Pflegegrad | Pflegegeld | Pflegesachleistung | Pflegehilfsmittel | Entlastungsbetrag für ambulante Betreuungsleistungen |
---|---|---|---|---|
5 | 990 | 2299 | 40 | 131 |
4 | 800 | 1859 | 40 | 131 |
3 | 599 | 1497 | 40 | 131 |
2 | 347 | 796 | 40 | 131 |
1 | 0 | 0 | 40 | 131 |
Tabelle in EUR, Stand: 2025
Die Pflegeversicherung übernimmt auch Kosten für eine Ersatzpflege (=“Verhinderungspflege“), wenn die private Pflegeperson beispielsweise durch Urlaub oder Krankheit verhindert ist. Darüber hinaus gibt es Leistungen bei teil- bzw. vollstationärer Unterbringung (Tagespflege / Nachtpflege).

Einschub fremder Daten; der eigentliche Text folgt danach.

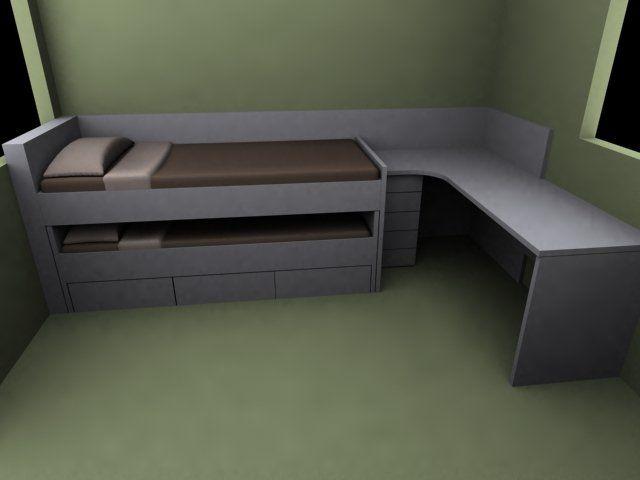 habitacion juvenil a medida cama nido barcelona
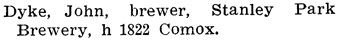 Henderson's BC Gazetteer and Directory, 1904, page 702.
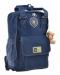 Рюкзак YES OX 403 - №1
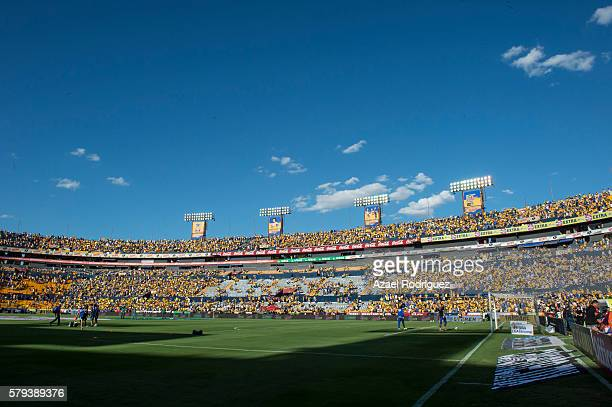 General view of the Universitario Stadium during the 2nd round match between Tigres UANL and Atlas as part of the Torneo Apertura 2016 Liga MX at...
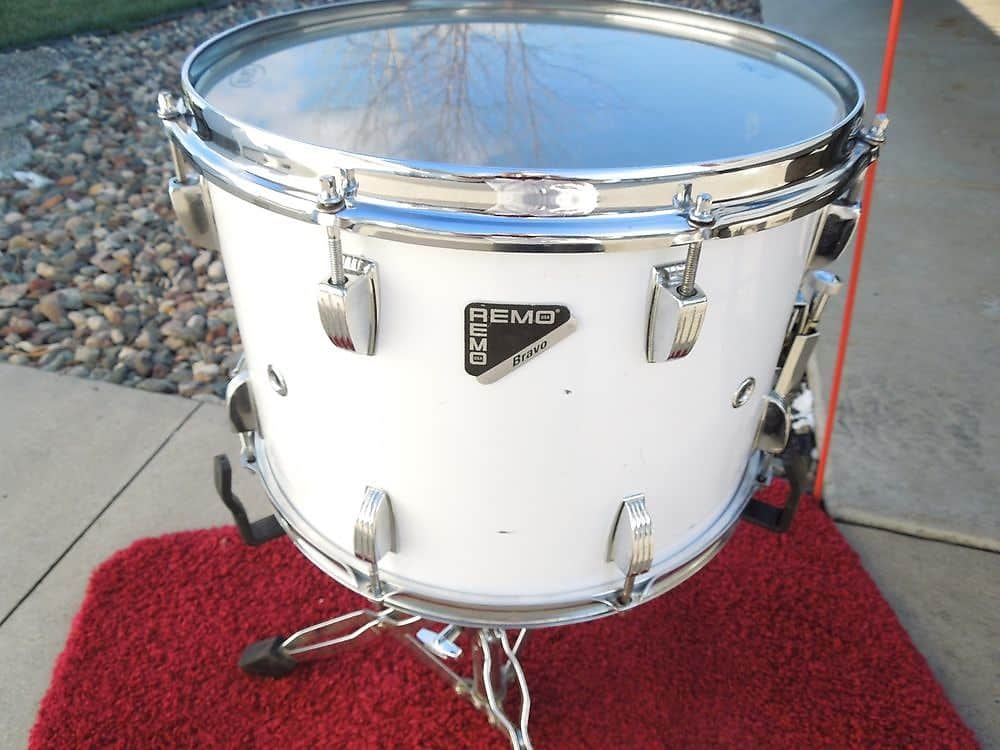 remo marching snare drum acousticon bravo 10x14 snare drum reverb. Black Bedroom Furniture Sets. Home Design Ideas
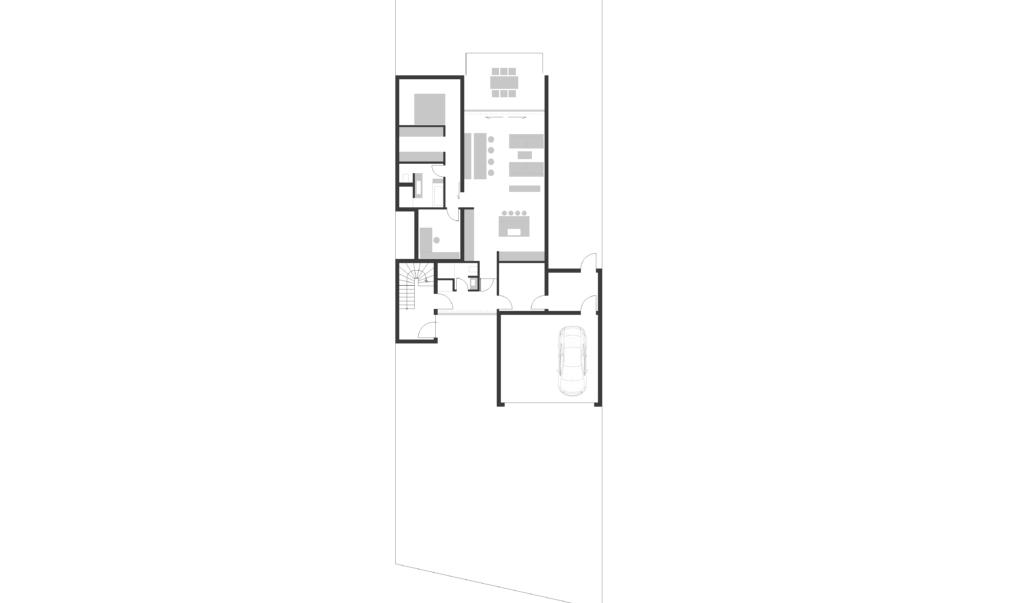 Planung Zweifamilienhaus M. in Koblenz
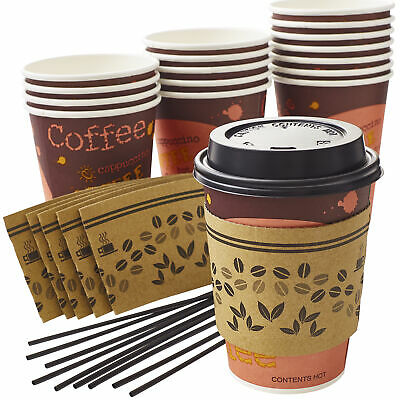 Leak-Free, All-in-One Coffee Cup Set 12 Oz with Sleeves, Lids, and Stirrers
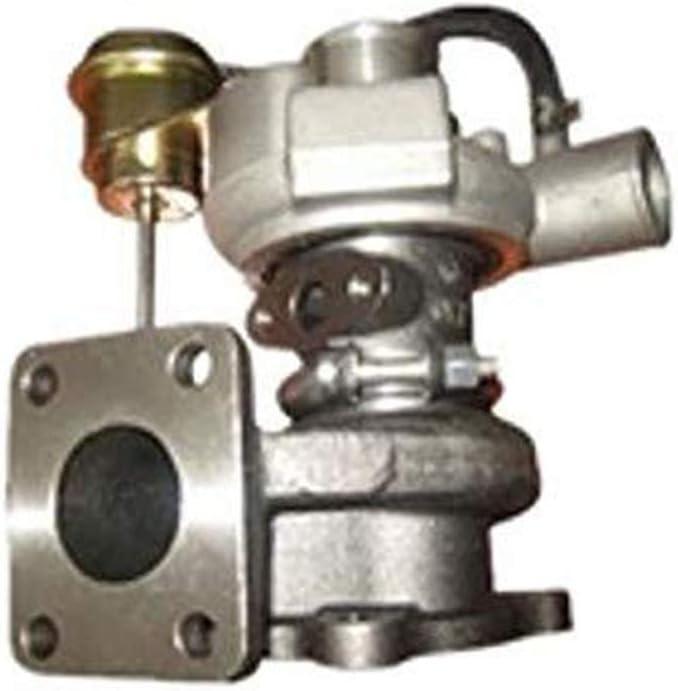 JadeZan Turbocharger 49131-02060 49131-02061 Houston Mall 4913102060 49131020 55% OFF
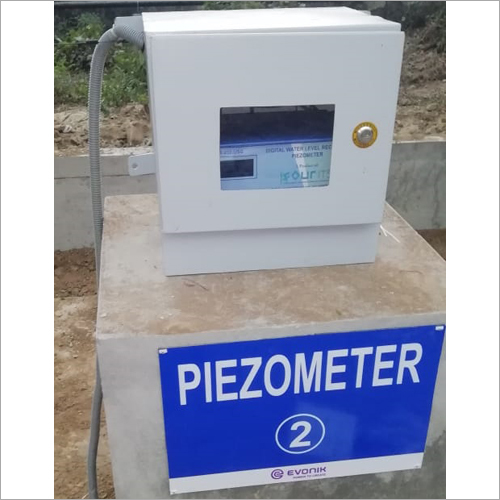 Piezometer Ground Water Data Logger
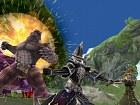 Imagen Final Fantasy Explorers Force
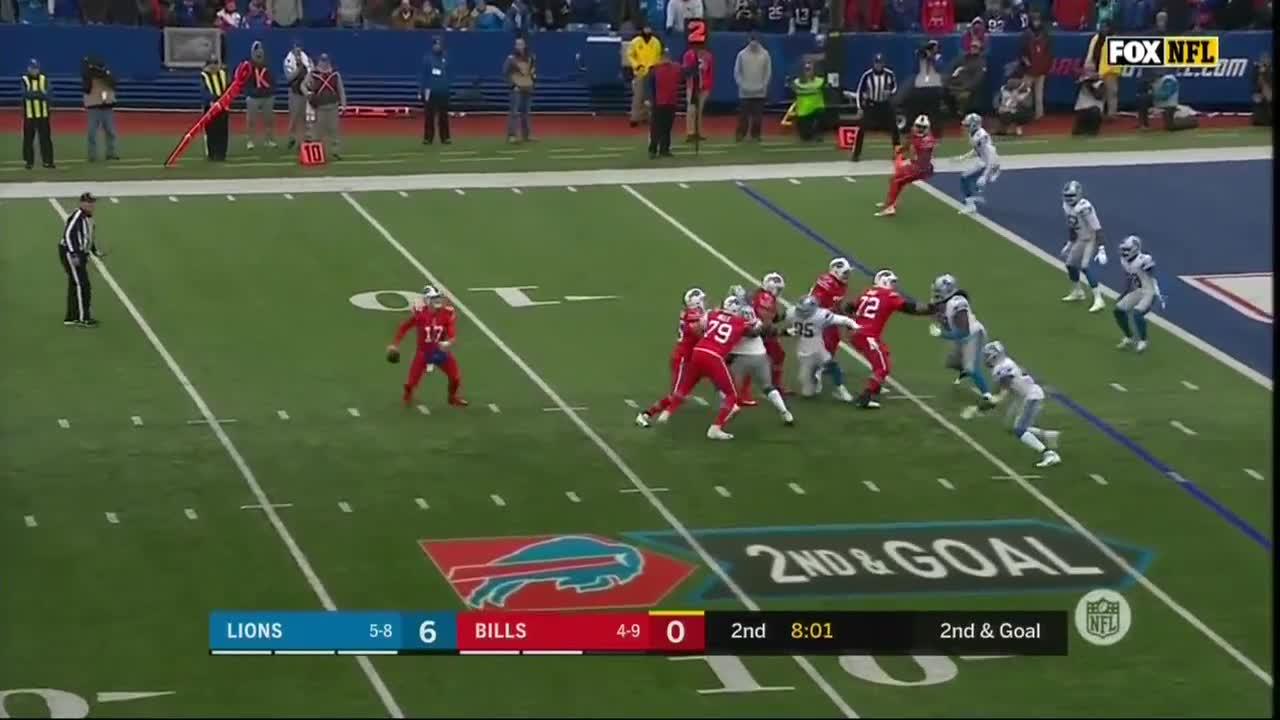 ba758738 Allen leads Bills to 14-13 win over Lions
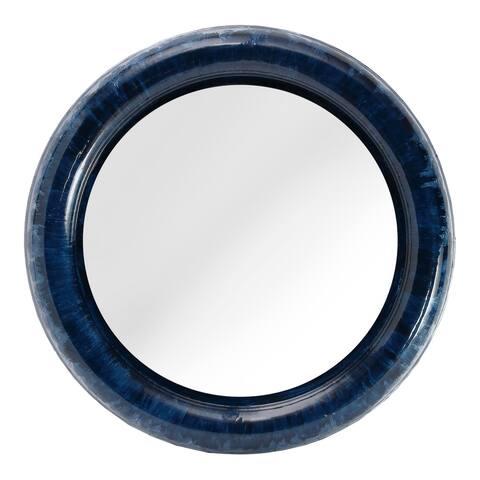 Aurelle Home Modern Round Blue Iron Mirror
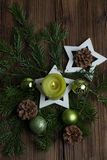 Advent Decoration Stockbild
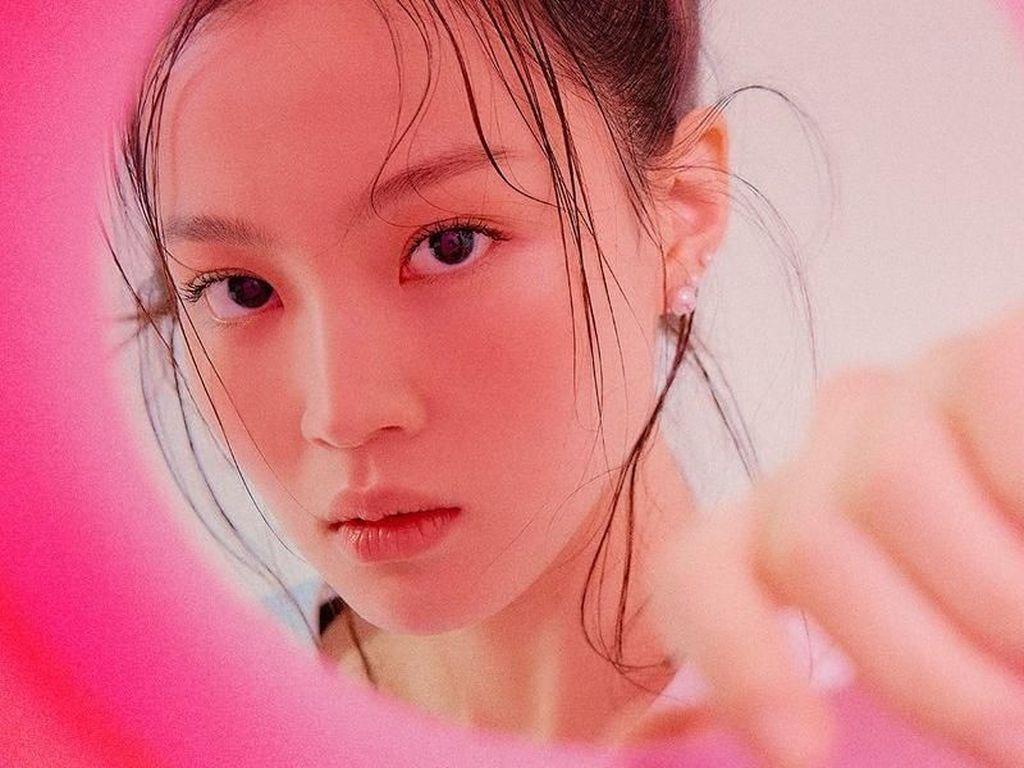 Rilis No One, Lee Hi Rajai Sejumlah Tangga Lagu Korea Selatan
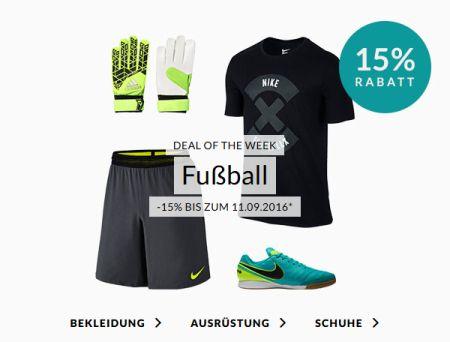 Engelhorn Sports Weekly Deal: – 15% Rabatt auf ausgewählte Fußballartikel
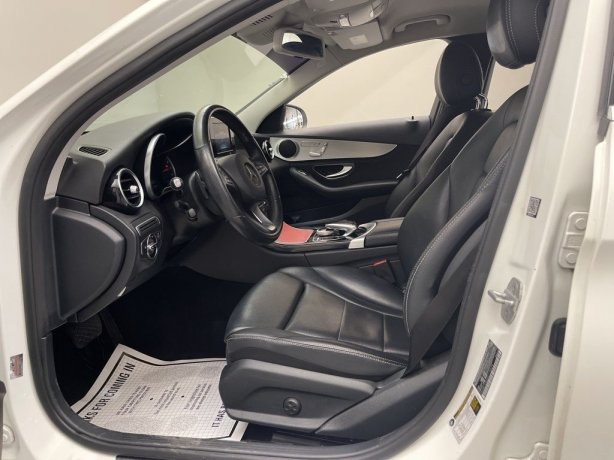 used 2016 Mercedes-Benz C-Class for sale Houston TX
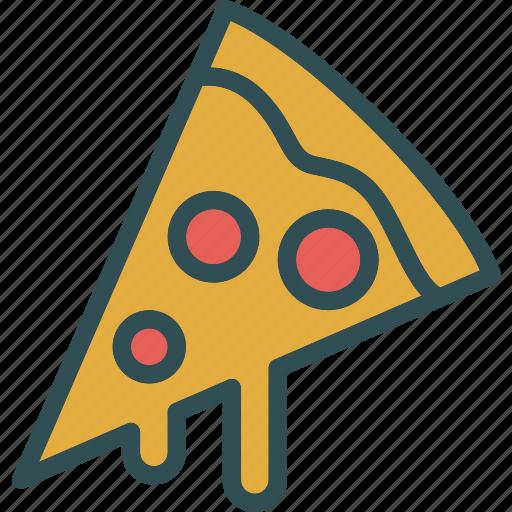 drink, food, grocery, kitchen, restaurant, slicepizza icon
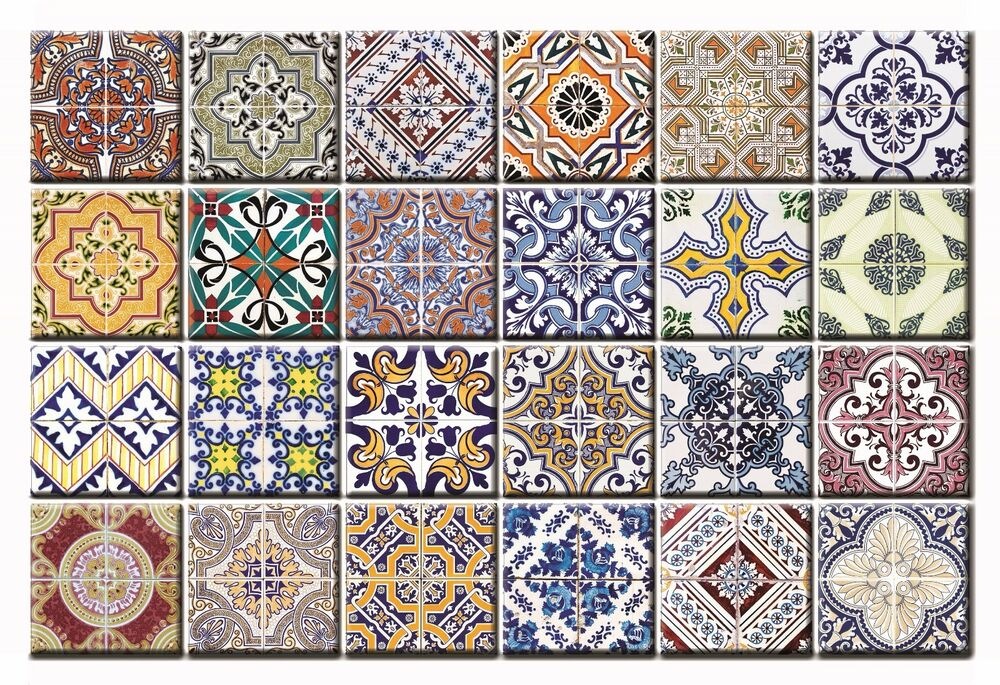 Traditional Set 24 Spanish Tiles Decal Sticker Patters
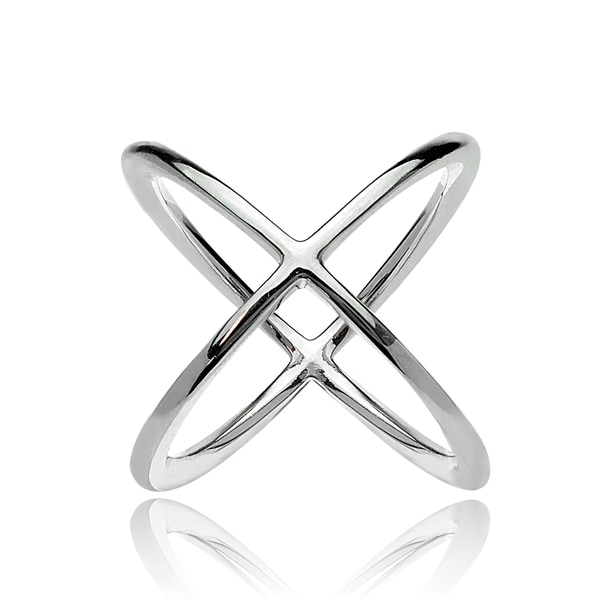 Mondevio Sterling Silver Polished Criss-Cross X Ring. Opens flyout.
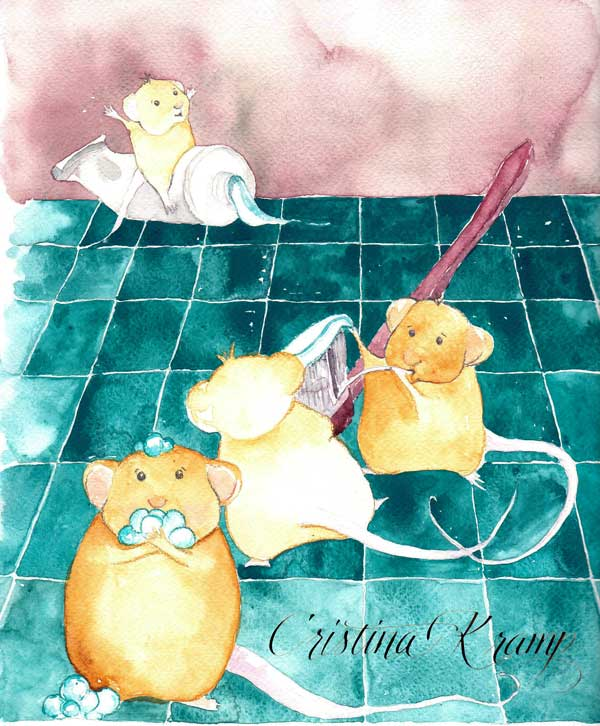 mice-brushing-teeth-+-name.jpg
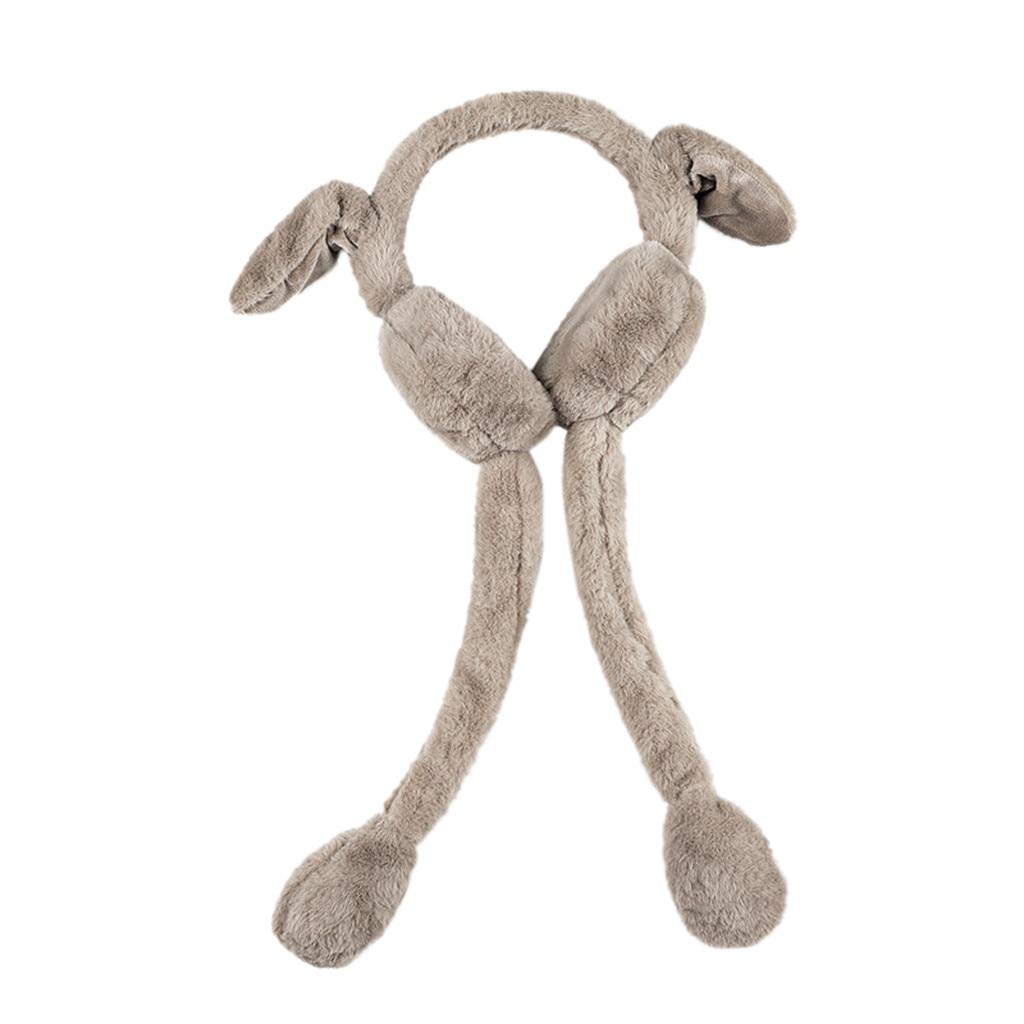 Unisex Warm Earmuffs Foldable Winter Pet Rabbit Cute Airbag Ear Bag Earmuffs Windproof Ear Warm Sports Earmuffs 9.30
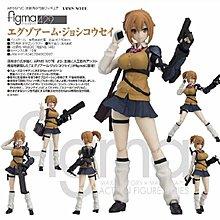 特價 預訂 10月 行版 FIGMA 429 Arms Note Exoarm Joshi Kosei 外骨骼機械臂 女高中生 Action Figure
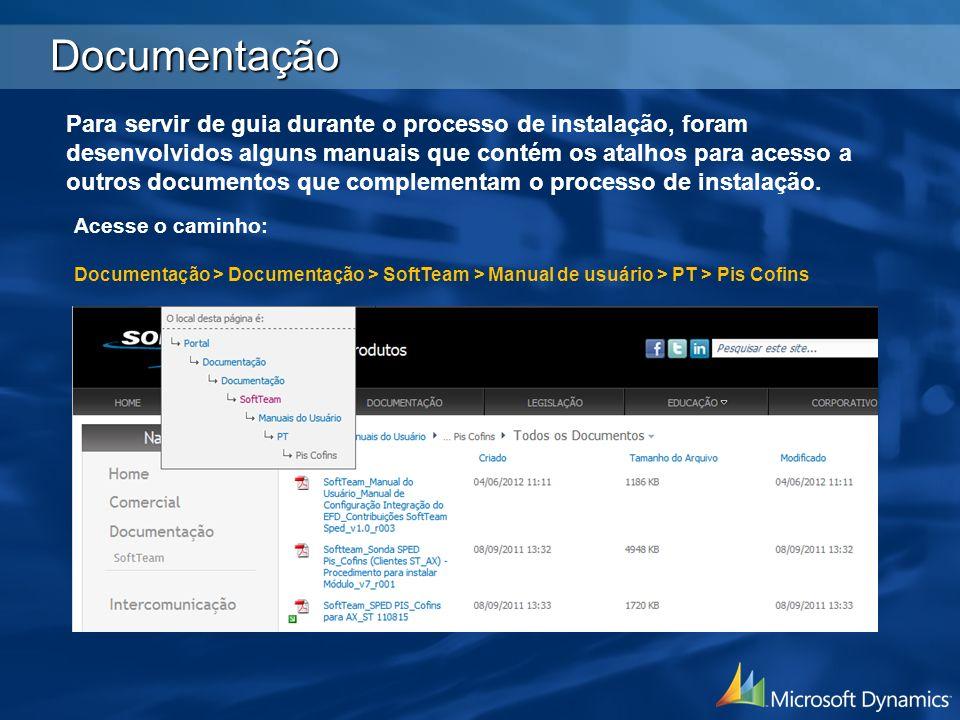 Documentação Para servir de guia durante o processo de instalação, foram desenvolvidos alguns manuais que contém os atalhos para acesso a outros docum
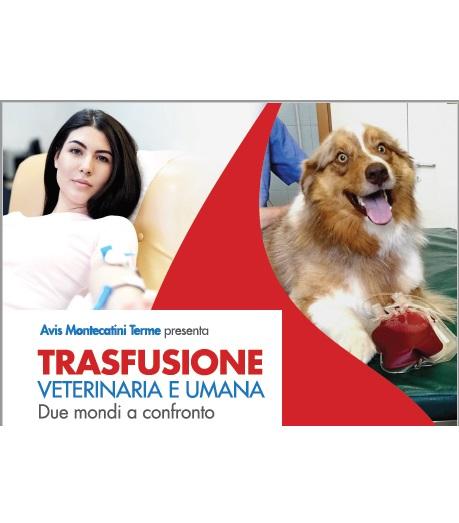 Trasfusione Veterinaria e Umana due Mondi a Confronto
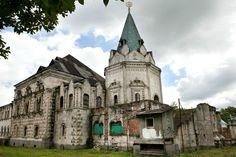 L'Eglise Saint-Serge de Radonège - Monastère Fiodorovsky - Pouchkine - Construit de 1913 à 1918 par l'architecte Stepan Krichinsky.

Pflegegrad für Kinder mit Diabetes ?
Die für den Diabetes spezifisch erforderlichen Tätigkeiten (z.B. Messen, Abwiegen und Zubereiten der Nahrung) reichen in der Regel aus, um den Pflegegrad 1 zu erhalten. Deutlich schwieriger gestaltet es sich, für ein Kind mit Diabetes den Pflegegrad 2 durchzusetzen.
Das Bundessozialgericht hat hierzu zwar erfreulicherweise die Hürden deutlich abgesenkt (BSG, Urteil vom 12.12.2024), dennoch gibt es keinen Automatismus.
Es muss daher weiterhin in jedem Einzelfall nachgewiesen werden, dass die Voraussetzungen bzw. Punkte vorliegen.